Types of Carbohydrates
In general, carbohydrates can be categorized as either simple or complex. All types of carbs, except for fiber, eventually deconstruct into simpler forms and absorb as glucose, the primary energy source for all cells throughout your body. Simple carbohydrates, including fruit sugar, or fructose, milk sugar, or lactose, and table sugar, or sucrose, have a straight structure that metabolizes quickly in one simple step in your small intestine. Complex carbohydrates, such as starch, have a complicated branched structure that undergoes two distinct steps before absorption as glucose. First, saliva breaks the complex molecule into a smaller form called maltose. Next, enzymes in your small intestine further break down maltose into simpler molecules so it can absorb as glucose. Fiber is a unique type of complex carbohydrate since it is not broken down into glucose. Instead, fiber stays intact and helps push food through your body.
Carb Content in Potatoes
You have a variety of potatoes to choose from, depending on your taste preference. Types of potatoes include sweet potatoes, russet, Yukon gold, new potatoes, fingerling, red or purple potatoes.
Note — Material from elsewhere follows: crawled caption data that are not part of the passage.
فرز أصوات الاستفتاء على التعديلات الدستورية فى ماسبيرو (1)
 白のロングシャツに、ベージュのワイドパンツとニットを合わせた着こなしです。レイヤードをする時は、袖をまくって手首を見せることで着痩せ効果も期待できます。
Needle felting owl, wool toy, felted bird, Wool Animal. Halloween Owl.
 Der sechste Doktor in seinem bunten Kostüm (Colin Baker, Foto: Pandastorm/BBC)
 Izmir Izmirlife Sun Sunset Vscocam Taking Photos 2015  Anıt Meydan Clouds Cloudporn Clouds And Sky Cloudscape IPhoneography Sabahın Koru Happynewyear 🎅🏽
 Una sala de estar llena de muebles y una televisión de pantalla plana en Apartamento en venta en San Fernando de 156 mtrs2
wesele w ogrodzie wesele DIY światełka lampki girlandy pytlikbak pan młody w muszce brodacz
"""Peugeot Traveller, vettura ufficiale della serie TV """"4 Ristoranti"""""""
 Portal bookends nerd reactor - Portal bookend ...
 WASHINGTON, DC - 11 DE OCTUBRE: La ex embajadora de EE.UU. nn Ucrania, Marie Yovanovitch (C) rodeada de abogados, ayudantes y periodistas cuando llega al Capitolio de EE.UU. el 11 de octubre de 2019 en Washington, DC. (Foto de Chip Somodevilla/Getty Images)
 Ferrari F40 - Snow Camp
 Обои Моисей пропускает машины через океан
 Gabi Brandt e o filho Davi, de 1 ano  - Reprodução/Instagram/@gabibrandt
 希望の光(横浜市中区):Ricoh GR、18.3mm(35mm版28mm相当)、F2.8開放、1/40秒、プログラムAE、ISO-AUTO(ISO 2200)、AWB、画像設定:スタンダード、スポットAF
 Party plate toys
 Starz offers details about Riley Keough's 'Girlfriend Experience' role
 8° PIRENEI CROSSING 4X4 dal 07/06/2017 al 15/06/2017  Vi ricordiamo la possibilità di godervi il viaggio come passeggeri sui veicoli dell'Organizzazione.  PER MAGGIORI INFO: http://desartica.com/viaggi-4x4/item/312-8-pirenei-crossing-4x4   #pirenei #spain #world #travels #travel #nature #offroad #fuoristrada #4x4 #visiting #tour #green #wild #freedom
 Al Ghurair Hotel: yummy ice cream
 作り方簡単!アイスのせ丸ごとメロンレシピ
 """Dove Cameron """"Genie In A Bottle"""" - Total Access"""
All types of potatoes provide complex carbohydrates in the form of starch and fiber. One serving of potato is about 3 oz. or one-fourth of a large potato. This serving provides 80 calories and 15 g of carbs in the form of starch.
Calories in Carbohydrates
Carbohydrates should comprise about 45 to 65 percent of the total calories in your diet, reports the McKinley Health Center. Starch carbohydrates in potatoes provide 4 calories per gram, totaling 60 calories from carbohydrates. If you normally follow a 2,000-calorie diet, the amount listed on food nutrition labels, you need around 225 to 325 g of carbs throughout the day.
Benefits of Potato Starch
Researchers at the Unit Laboratory for Innovation in Cereals in France published a study in "The Journal of Nutrition" in 2001 comparing benefits of high amylose corn starch and raw potato starch in rats. Researchers observed that either type of starch has similar benefits, including lowered triglycerides and total cholesterol, as well as enhancing your body's ability to absorb zinc, magnesium, calcium, iron and copper. Cholesterol benefits may occur because complex carbs in starch take an extended period of time for your body to break down, slowing the absorption of cholesterol into your bloodstream.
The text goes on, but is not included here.